You are to implement an efficient positional collection of elements to share a resource.

Question

Use the following case to answer the Question.
Case: You are to implement an efficient positional collection of elements to share a resource. The application will prevent misuse of the resource by providing restricted access only to authorized elements. Elements will only be removed from the front while insertion is at the back.
a.) Identify an Abstract Data Type (ADT) that is right for the case application design. Why?
b.) What are the operations/functions that can be performed on the ADT? (List minimum 5 operations)
c.) List options available for data representation and implementation for the ADT operations (data structure).
d.) For each operation identified in question 2 and based on your implementation preference for the data structure, give the time complexity of each operation.

Summary

Here in the given question, we have to use the following case to identify the Abstract Data Type (ADT). And in the second question, we have to write operations that can be performed on the ADT. And then implementation for the ADT operations. After that give the time complexity of each operation.

Explanation

A) In any queue deletion is done from the starting point. While insertion is done from the endpoint. And this generally happens by the first in first out algorithm. In this, there will be a thought that first is served first that’s why deletion is also starting from the first one. Show the abstract data type that is right for this case application design is a queue.
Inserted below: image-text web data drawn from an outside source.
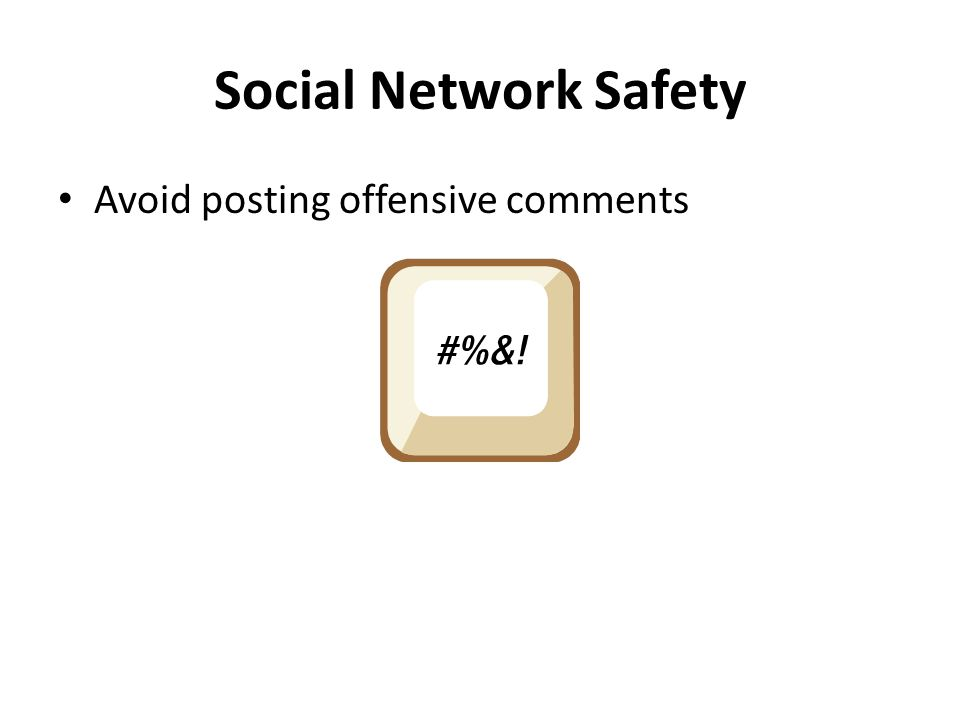 Social Network Safety Avoid posting offensive comments
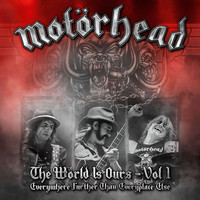 Motörhead - The Wörld Is Ours - Vol 1 Everywhere Further Than Everyplace Else (Explicit)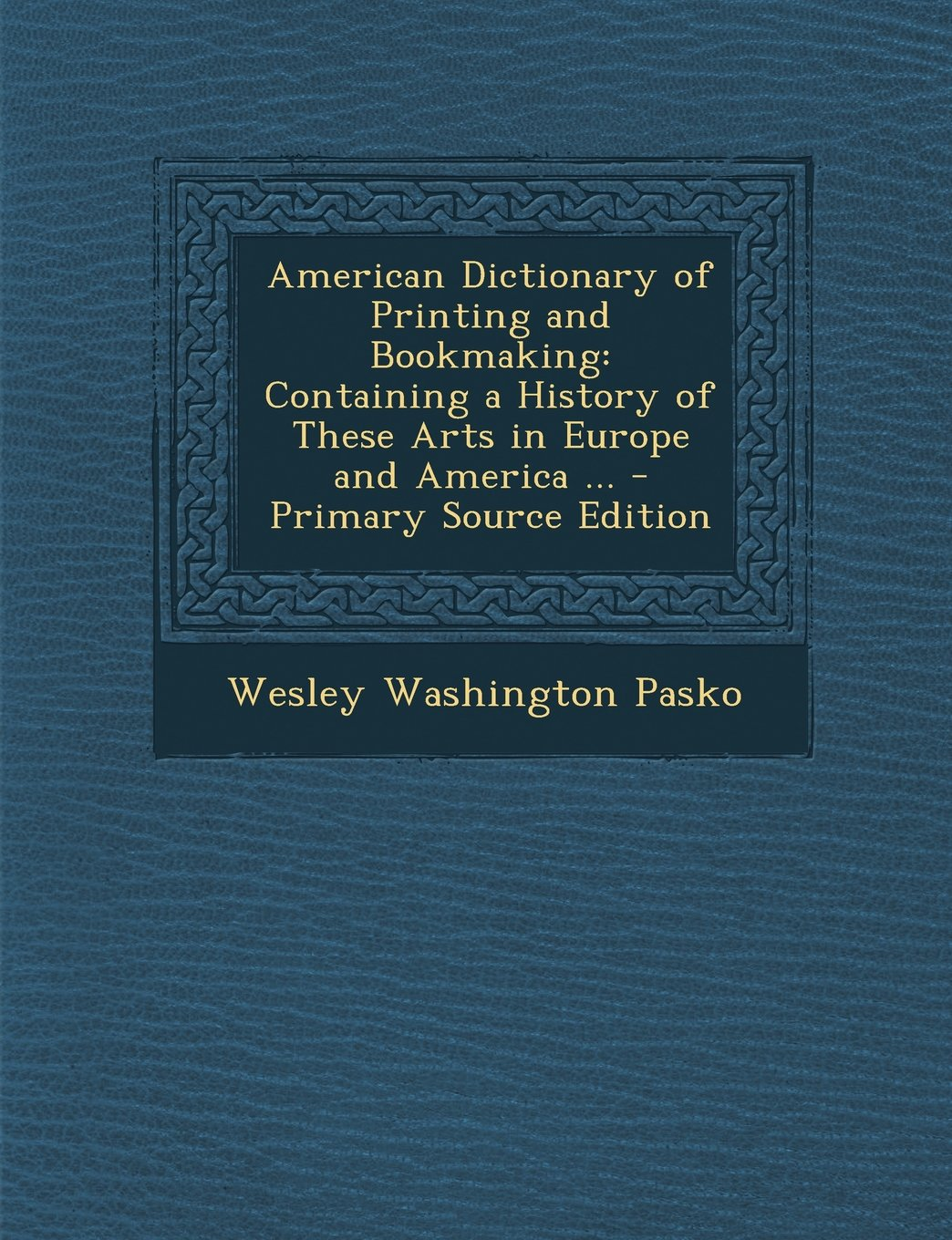 American Dictionary of Printing and Bookmaking: Containing a History of These Arts in Europe and America ... - Primary Source Edition ebook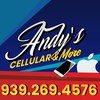 Andy's Cellular & More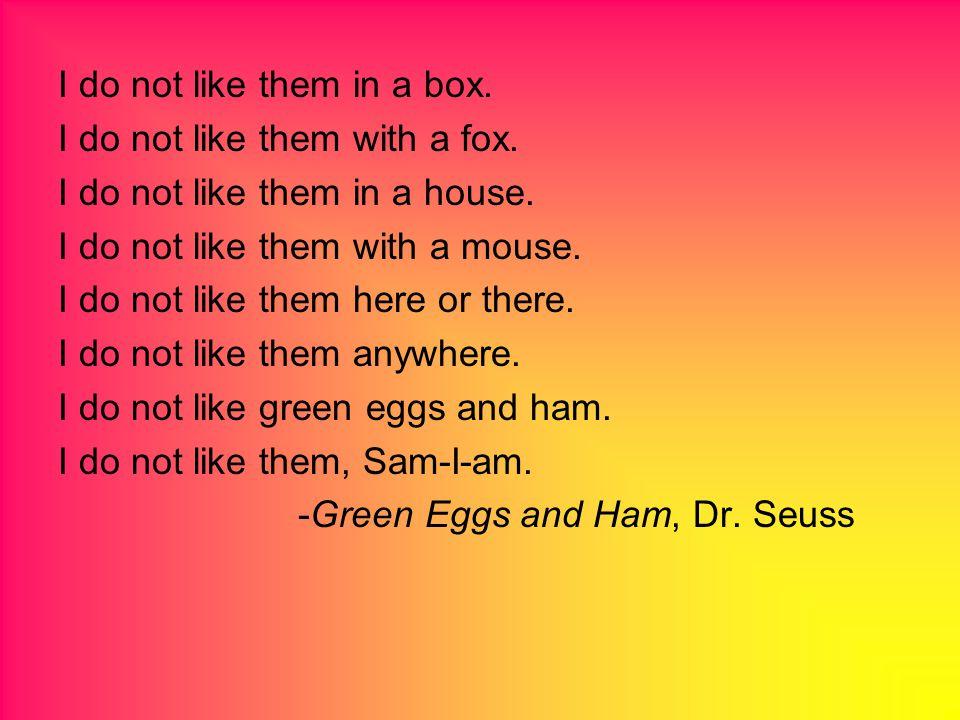 I do not like them in a box. I do not like them with a fox.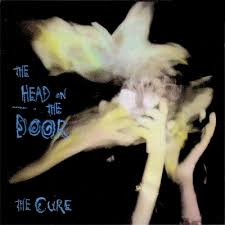 Cure - The Head On The Door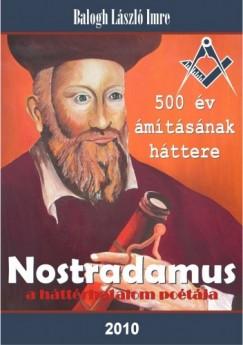 Balogh László Imre - Nostradamus - a háttérhatalom poétája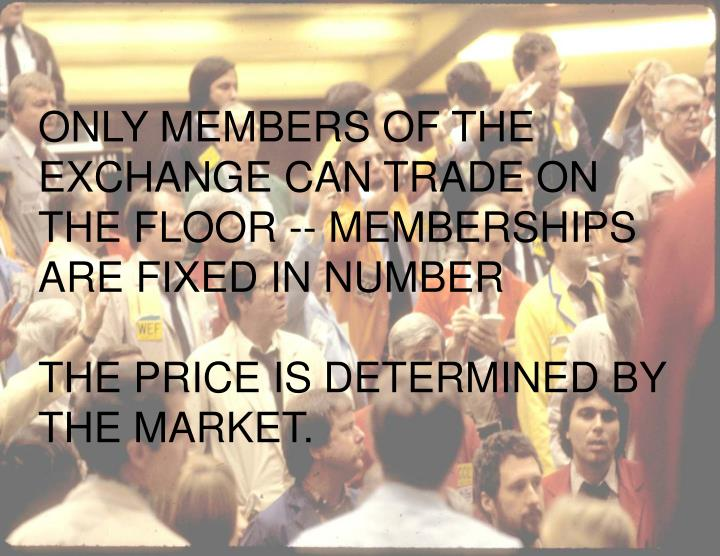 ONLY MEMBERS OF THE EXCHANGE CAN TRADE ON THE FLOOR -- MEMBERSHIPS ARE FIXED IN NUMBER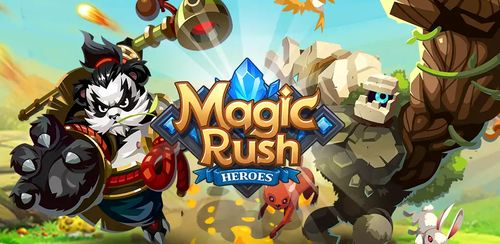 Magic Rush: Heroes v1.1.240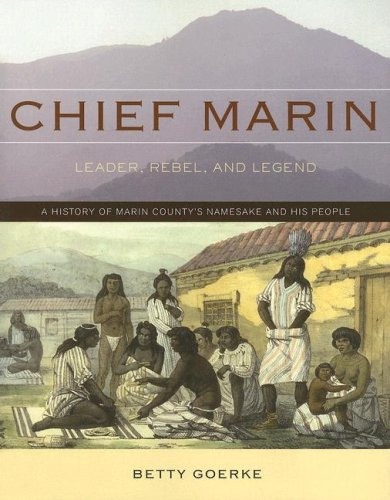 Chief Marin: Leader, Rebel, and Legend 9781597140539
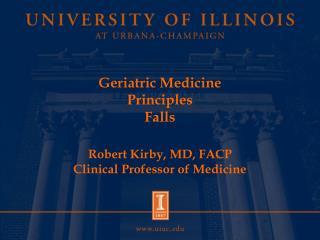 Geriatric Medicine Principles Falls  Robert Kirby, MD, FACP Clinical Professor of Medicine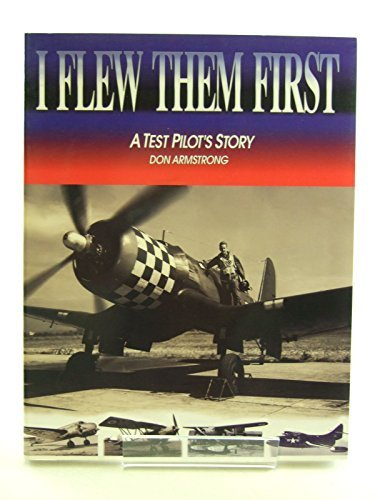 I Flew Them First A Test Pilot's Story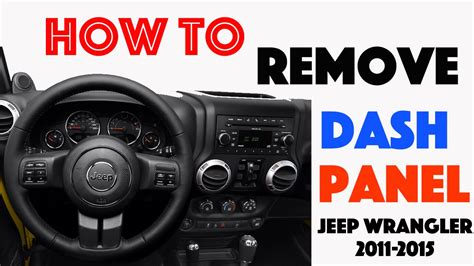 how to remove dash panels jeep wrangler 2011 2015 youtube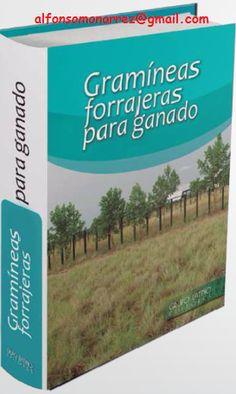 LIBROS DVDS CD-ROMS ENCICLOPEDIAS EDUCACIÓN PREESCOLAR PRIMARIA SECUNDARIA PREPARATORIA PROFESIONAL: GRAMINEAS FORRAJERAS PARA GANADO
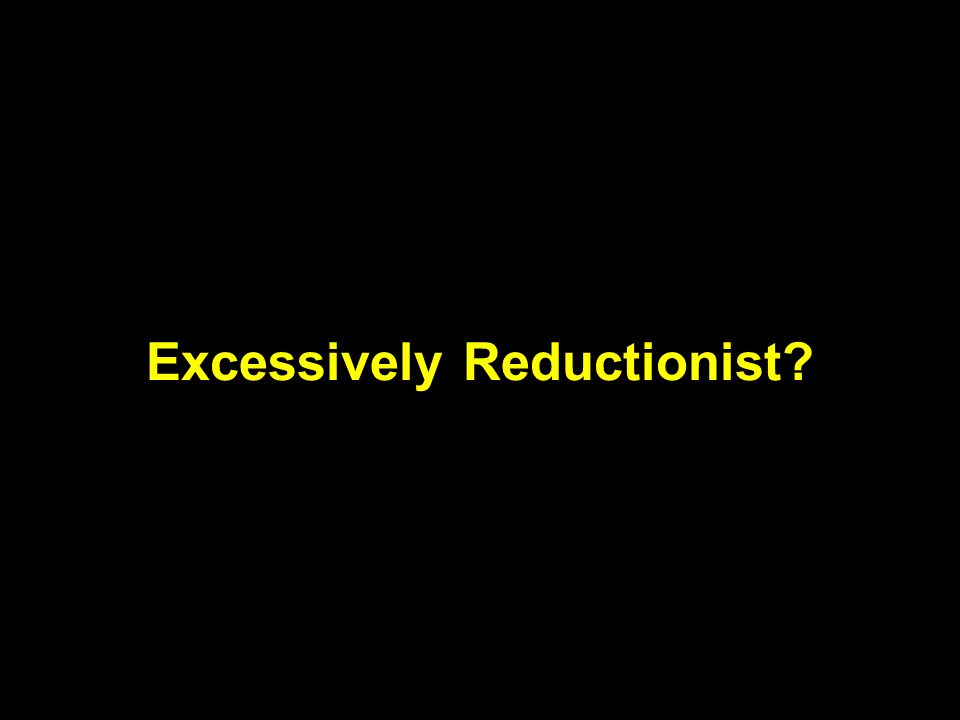Excessively Reductionist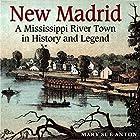 New Madrid: A Mississippi River Town in History and Legend (       ungekürzt) von Mary Sue Anton Gesprochen von: Patte Shaughnessy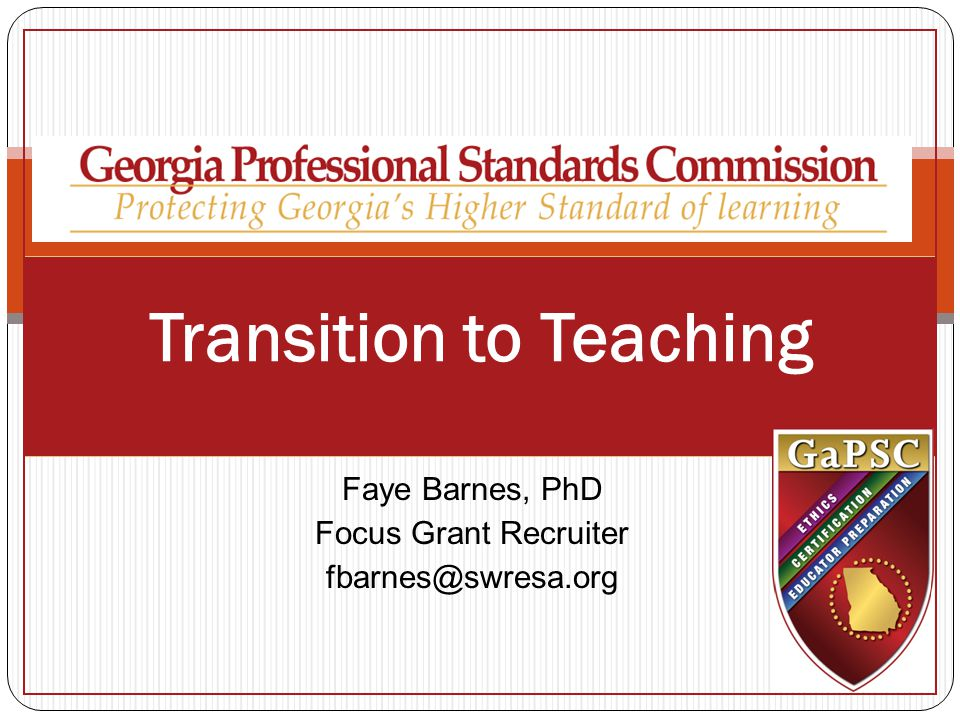 Transition to Teaching Faye Barnes, PhD Focus Grant Recruiter fbarnes@swresa.org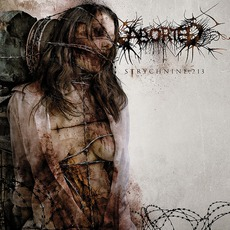 Strychnine.213 mp3 Album by Aborted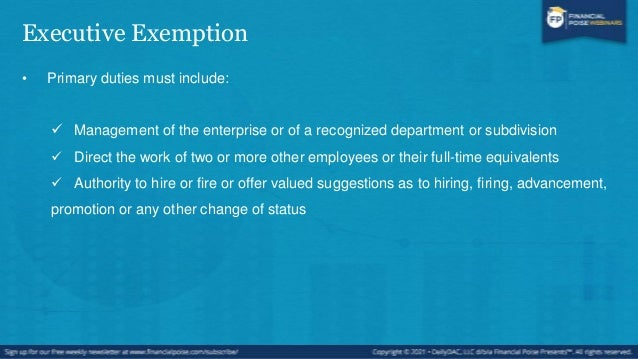 Administrative Exemption • Primary duties must include:  Performance of office or non-manual work directly related to the...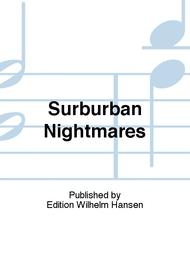 Surburban Nightmares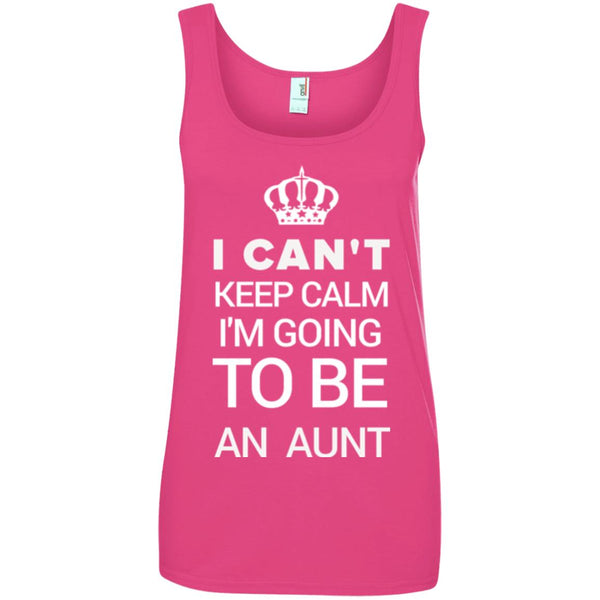 Funny New Aunt Gift - I Can't Keep Calm I'm Going To Be An Aunt Ladies Tank Top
B) The operations/functions that can be performed on an ADT are :

• • Insertion
  • Deletion
  • Display
  • View front element
  • View rear element
  • Search by element value
  • Search by index value

C) Options available for data representation. And implementation for the queue operations are:

• • Dynamic implementation: This means we are going to implement the queue using a linked list.
  • Static implementation: This means we are going to implement the queue using an array.

D) Time complexity of each operation using list implementation for n number of elements is:

• • Insertion: O(1)
  • Deletion: O(1)
  • Display: O(n)
  • View front element: O(1)
  • View rear element: O(1)
  • Search by element value: O(n)
  • Search by index value: O(n)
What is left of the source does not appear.